Perceptual Loss based Speech Denoising with an ensemble of Audio Pattern Recognition and Self-Supervised Models
This work addresses speech denoising for applications requiring high perceptual quality, but it is incremental as it builds on existing perceptual loss ideas and focuses on optimizing specific models.
The paper tackles the problem of improving perceptual quality in speech denoising by introducing a perceptual loss framework (PERL) that uses pre-trained models to discourage distortion, and finds that using an acoustic event model (PERL-AE) outperforms state-of-the-art methods on perceptual metrics.

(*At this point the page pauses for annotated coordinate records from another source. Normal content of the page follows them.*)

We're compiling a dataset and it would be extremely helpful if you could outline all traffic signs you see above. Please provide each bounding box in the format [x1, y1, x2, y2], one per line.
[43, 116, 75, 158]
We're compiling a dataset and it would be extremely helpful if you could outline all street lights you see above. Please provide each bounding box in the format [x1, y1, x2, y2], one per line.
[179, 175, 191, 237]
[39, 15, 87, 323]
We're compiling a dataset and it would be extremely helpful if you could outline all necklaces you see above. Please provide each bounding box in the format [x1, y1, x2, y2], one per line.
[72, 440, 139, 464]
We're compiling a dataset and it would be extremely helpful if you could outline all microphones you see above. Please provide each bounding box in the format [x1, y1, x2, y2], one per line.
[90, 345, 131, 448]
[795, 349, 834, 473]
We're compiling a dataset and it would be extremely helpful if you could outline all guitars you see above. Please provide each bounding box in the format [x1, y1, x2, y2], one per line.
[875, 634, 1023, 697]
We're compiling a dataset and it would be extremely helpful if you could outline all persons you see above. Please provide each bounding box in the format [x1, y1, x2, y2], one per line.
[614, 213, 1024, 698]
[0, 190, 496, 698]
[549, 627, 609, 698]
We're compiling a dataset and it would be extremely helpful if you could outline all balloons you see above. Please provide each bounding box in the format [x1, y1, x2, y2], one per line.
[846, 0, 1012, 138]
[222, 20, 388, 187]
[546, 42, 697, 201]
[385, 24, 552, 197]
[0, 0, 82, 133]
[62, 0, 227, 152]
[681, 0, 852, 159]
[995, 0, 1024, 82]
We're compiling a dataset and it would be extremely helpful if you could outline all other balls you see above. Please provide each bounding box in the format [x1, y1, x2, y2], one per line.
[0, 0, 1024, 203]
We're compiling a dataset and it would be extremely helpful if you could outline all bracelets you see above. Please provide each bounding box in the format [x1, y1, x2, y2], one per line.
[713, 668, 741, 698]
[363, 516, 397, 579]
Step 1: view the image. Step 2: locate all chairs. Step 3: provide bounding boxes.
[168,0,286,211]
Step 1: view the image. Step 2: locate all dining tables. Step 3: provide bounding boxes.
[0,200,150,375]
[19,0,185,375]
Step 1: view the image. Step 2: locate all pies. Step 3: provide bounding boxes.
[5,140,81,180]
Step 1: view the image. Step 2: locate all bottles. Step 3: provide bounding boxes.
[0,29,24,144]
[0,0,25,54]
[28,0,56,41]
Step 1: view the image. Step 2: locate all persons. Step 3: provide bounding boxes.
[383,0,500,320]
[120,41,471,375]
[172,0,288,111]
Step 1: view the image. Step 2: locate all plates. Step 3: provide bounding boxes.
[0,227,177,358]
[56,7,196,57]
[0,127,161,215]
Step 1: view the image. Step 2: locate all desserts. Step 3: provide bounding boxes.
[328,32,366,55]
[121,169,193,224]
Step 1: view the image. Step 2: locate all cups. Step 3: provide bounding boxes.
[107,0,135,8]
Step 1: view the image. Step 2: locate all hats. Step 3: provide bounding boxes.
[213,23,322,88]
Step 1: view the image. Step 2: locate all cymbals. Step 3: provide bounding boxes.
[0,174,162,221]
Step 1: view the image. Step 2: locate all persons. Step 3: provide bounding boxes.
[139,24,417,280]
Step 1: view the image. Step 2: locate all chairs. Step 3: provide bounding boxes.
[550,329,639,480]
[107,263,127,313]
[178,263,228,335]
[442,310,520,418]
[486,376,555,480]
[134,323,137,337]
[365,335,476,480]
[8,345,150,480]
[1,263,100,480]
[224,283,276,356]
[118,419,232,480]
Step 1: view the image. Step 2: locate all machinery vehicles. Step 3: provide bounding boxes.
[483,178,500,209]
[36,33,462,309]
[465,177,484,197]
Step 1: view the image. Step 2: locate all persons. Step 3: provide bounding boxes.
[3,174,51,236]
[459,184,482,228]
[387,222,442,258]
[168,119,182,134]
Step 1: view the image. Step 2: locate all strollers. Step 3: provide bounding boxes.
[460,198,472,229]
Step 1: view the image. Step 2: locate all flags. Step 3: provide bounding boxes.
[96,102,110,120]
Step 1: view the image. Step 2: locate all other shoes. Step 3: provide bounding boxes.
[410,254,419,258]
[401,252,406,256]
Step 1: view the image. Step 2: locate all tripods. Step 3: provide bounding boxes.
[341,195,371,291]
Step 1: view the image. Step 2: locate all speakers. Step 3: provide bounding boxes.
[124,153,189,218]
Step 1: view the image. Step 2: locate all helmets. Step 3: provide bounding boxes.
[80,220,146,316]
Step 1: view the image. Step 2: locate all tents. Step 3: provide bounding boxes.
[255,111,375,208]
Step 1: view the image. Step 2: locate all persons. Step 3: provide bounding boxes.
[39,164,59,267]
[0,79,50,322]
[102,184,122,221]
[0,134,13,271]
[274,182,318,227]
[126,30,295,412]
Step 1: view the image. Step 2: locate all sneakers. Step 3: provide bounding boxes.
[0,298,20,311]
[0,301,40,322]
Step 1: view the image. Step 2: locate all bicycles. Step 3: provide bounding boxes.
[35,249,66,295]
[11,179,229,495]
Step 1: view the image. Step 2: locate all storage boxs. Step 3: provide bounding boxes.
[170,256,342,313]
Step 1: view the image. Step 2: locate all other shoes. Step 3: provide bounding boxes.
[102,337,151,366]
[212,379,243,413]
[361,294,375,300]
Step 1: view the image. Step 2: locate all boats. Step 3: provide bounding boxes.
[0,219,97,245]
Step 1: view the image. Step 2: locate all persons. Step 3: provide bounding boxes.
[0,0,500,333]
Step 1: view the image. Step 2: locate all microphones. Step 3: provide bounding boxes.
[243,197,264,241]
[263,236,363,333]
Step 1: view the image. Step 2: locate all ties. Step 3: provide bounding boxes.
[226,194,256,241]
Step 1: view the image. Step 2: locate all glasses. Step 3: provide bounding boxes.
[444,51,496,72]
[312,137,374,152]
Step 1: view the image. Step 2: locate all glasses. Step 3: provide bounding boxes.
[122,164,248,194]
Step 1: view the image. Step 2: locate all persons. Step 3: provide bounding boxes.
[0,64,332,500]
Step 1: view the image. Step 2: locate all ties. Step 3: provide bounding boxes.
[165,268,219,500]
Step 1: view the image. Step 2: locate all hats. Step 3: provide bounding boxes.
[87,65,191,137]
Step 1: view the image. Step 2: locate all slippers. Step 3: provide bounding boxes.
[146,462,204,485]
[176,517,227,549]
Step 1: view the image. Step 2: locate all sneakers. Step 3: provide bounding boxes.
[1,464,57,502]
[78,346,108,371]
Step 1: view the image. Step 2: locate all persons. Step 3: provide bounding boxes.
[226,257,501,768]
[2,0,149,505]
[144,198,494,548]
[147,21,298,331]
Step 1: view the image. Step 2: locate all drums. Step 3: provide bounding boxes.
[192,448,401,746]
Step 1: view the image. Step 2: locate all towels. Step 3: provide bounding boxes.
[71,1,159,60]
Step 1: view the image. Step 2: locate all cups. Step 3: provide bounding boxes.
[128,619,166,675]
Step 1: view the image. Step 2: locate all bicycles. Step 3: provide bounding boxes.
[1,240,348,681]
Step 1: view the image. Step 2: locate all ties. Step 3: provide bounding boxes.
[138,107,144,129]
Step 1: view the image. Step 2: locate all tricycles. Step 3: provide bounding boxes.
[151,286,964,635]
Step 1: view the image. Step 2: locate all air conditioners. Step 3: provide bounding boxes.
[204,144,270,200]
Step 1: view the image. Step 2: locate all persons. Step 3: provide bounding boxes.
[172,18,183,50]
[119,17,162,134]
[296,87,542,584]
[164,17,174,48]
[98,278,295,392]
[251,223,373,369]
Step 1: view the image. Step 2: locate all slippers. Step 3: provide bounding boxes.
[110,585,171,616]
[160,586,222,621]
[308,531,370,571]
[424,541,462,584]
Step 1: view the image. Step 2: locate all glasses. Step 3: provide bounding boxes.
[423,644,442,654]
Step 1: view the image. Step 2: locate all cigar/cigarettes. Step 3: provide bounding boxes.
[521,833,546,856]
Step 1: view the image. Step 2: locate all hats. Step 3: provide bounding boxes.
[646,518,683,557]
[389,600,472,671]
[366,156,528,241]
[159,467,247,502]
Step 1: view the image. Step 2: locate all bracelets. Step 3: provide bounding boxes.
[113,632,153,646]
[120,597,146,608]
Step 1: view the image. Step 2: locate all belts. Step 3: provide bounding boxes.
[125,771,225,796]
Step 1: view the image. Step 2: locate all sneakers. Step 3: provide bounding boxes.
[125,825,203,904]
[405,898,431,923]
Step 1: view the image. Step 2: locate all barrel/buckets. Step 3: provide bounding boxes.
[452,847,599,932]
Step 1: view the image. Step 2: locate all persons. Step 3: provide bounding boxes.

Deep learning based speech denoising still suffers from the challenge of improving perceptual quality of enhanced signals. We introduce a generalized framework called Perceptual Ensemble Regularization Loss (PERL) built on the idea of perceptual losses. Perceptual loss discourages distortion to certain speech properties and we analyze it using six large-scale pre-trained models: speaker classification, acoustic model, speaker embedding, emotion classification, and two self-supervised speech encoders (PASE+, wav2vec 2.0). We first build a strong baseline (w/o PERL) using Conformer Transformer Networks on the popular enhancement benchmark called VCTK-DEMAND. Using auxiliary models one at a time, we find acoustic event and self-supervised model PASE+ to be most effective. Our best model (PERL-AE) only uses acoustic event model (utilizing AudioSet) to outperform state-of-the-art methods on major perceptual metrics. To explore if denoising can leverage full framework, we use all networks but find that our seven-loss formulation suffers from the challenges of Multi-Task Learning. Finally, we report a critical observation that state-of-the-art Multi-Task weight learning methods cannot outperform hand tuning, perhaps due to challenges of domain mismatch and weak complementarity of losses.